Come se la letteratura non fosse di per se stessa abbastanza irreale.
Lei, che gli si era avvicinata al ballo di fine anno mentre erano fuori dal muro di cinta in coda. Un vestito giallo vivace, smagliante. Un vestito che le fasciava il corpicino etereo. La prima volta che si erano parlati. Lei, che parlava con tutti e rideva con tutti, troppo calorosa per la cultura di lui. Lei lo aveva fermato con una battuta ‘sempre in biblioteca secchione!’. Lui non era un secchione, s’era innervosito, lui era una giovane maschio forte che si riempiva di birra e ogni tanto studiava.
E, per quanto si sforzasse di non essere romantico, si ricordava la colonna sonora del loro primo incontro, Where is my mind, Pixies, che proveniva da uno dei cinque palchi installati per il campus. E poi ancora l’aveva rivista quella sera al cinema all’aperto. Davano un classico, ‘Qualcuno volò sul nido del cuculo’. Lui era arrossito. Era lì con un’altra ragazza. E poi con una scusa una volta, trovatala ad una festa, l’aveva riaccompagnata a casa. E di li in poi sette settimane vedendosi tutti i giorni. Una relazione alla giornata, disimpegnata. Nessuno dei due sapeva cosa avrebbe fatto di lì a qualche mese, dopo la fine del master. Ma gli piaceva tirarla su da terra, prenderla, si sentiva forte, lei era così leggera, due paia di occhi azzurri, occhi negli occhi, corpo bianco contro corpo bianco, ma di due bianchi diversi.
Lui si era iscritto di mala voglia al dottorato. Non sapeva se l’avrebbe portato a termine. Dottorati e dottori. Tutta gente che viveva su un altro pianeta. Lui avrebbe fatto qualcosa di concreto. Ma quella relazione estiva, con quella ragazzina sfuggente, sognatrice e difficile da penetrare lo faceva stare bene. Lei era così diversa dal suo mondo, lei era un po’ viziata, snob ma senza cattiveria. Non parlavano molto.
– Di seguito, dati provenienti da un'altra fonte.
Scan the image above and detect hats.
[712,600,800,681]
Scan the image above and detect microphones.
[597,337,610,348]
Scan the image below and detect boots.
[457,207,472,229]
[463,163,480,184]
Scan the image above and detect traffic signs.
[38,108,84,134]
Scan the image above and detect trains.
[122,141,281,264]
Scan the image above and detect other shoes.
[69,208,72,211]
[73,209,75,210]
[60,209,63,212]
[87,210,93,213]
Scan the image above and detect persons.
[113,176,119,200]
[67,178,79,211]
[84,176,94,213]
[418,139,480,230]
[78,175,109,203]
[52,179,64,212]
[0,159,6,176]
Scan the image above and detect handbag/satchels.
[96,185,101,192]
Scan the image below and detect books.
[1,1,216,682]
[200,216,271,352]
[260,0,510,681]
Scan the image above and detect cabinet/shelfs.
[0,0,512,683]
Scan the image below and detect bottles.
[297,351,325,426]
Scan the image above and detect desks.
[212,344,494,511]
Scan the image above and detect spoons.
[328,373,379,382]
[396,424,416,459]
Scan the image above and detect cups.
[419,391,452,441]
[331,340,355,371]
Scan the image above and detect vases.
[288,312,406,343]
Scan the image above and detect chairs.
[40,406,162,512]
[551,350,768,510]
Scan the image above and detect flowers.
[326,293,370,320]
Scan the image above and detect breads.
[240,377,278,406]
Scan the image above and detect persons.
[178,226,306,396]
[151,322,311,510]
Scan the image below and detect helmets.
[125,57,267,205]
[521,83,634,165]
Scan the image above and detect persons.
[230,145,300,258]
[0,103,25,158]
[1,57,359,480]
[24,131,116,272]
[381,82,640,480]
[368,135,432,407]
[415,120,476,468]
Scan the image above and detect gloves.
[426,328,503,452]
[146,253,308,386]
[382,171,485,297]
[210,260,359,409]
Lui odiava parlare, soprattutto di sé. ‘Emotions are for ugly people’ le aveva detto un giorno.
Lei era spesso taciturna, bizzarria che riservava a lui solo. Si perdeva con lo sguardo nel vuoto, si girava verso di lui come per dire, con quegli occhi che erano una preghiera, e poi il nulla in un sospiro lieve.
E ora lei, lei partiva. Così. Come aveva attaccato a parlargli quando erano in coda per il ballo di fine anno, per caso, così, altrettanto per caso, se ne andava.
– No che non te lo dico! – Seguito da una linguaccia.
Lei gli mandò una cartolina dalla sua città natale, una città situata altrove, lontano dalla terra di emigranti e di grandi scrittori. ‘Ti scrivo dalla mia nuova cameretta. C’è un letto, un lavandino, un comò. La diagnosi è che sto molto bene. Ma ho una grossa benda sul polso sinistro, è alta una quindicina di centimetri. Ah, e ora mi fanno mangiare carboidrati e proteine!’